Max PagesRequired when pagination is on20Maximum pages to walk per polling cycle, range 1 ~ 100. Pagination stops once the cap is hit or no next-page cursor can be extracted from the response.

Severity Mapping

External systems use different field names and values for alert severity. Severity Mapping translates the external value into Flashduty’s standard Critical / Warning / Info.
  • Flashduty reads the event_status field from each event in the response (the severity field defined by the Standard Alert Event protocol) and looks it up in the mapping table to find the corresponding Flashduty severity.
  • Default mapping: P1 → Critical, P2 → Warning, P3 → Info. You may remove the defaults or add any number of custom entries.
  • Fallback when no match: if the event_status value does not match any key in the mapping, it falls back to Warning.

Response Format

The response must conform to Flashduty’s Standard Alert Event protocol (response_mode = standard). Key fields include event_status, title_rule, alert_key, description, labels, etc. Refer to the Standard Alert Event documentation for the semantics and length limits of each field. When pagination is enabled, the response must additionally expose a field for the next-page cursor, located at the path you set in Cursor Path. A typical shape:
{
  "alerts": [
    { "event_status": "Critical", "title_rule": "cpu idle low than 20%", "alert_key": "host-1" },
    { "event_status": "Warning",  "title_rule": "disk usage > 80%",      "alert_key": "host-2" }
  ],
  "pagination": {
    "next_cursor": "eyJvZmZzZXQiOjEwMH0="
  }
}

Default Route


When creating a “Shared Integration” (under Integration Center => Alert Events), you must configure a default route — otherwise newly pulled events will be dropped. After creation, you can add finer-grained rules under Route. A “Dedicated Integration” (created under the Integrations tab of a specific channel) is automatically bound to that channel and does not need a separate default route.

Template Variables


The URL and request body support Go template syntax.

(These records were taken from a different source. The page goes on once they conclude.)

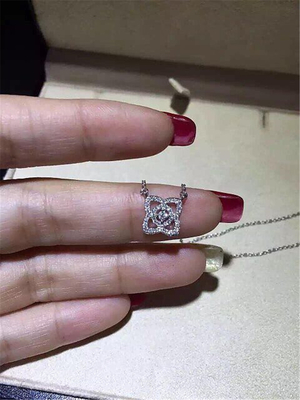  full diamonds necklace  18kt gold with white gold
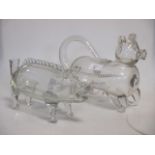 A glass decanter modelled as a bear and another modelled as a pig (2)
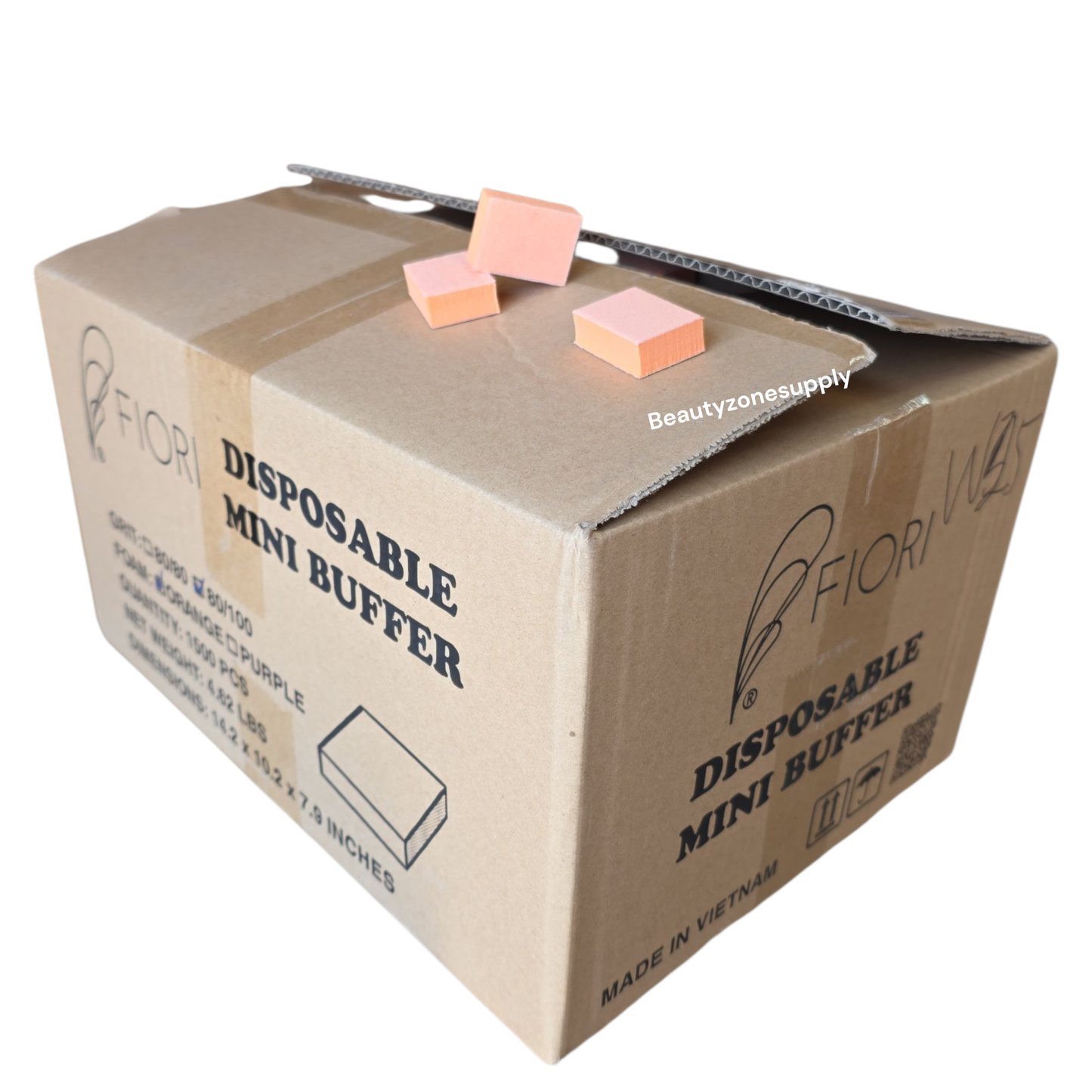 Mini Nail Buffer Orange White Grit 80/100 1500 pc #W25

There is currently one built-in variable:
VariableDescription
{{.PageValue}}The pagination cursor value to send on the current request. It is an empty string on the first request; every subsequent request renders the variable with the value extracted from the previous response using Cursor Path.
Usage rules:
  • When cursor pagination is enabled, {{.PageValue}} must appear at least once in the URL (when Inject To is URL Query) or the body (when Inject To is Body) — otherwise the next-page cursor cannot take effect.
  • GET requests force Inject To to URL Query, but you still decide which query parameter the variable lives in, or you can use Param Name to let Flashduty append it for you.
  • When pagination is None, the variable always renders as an empty string.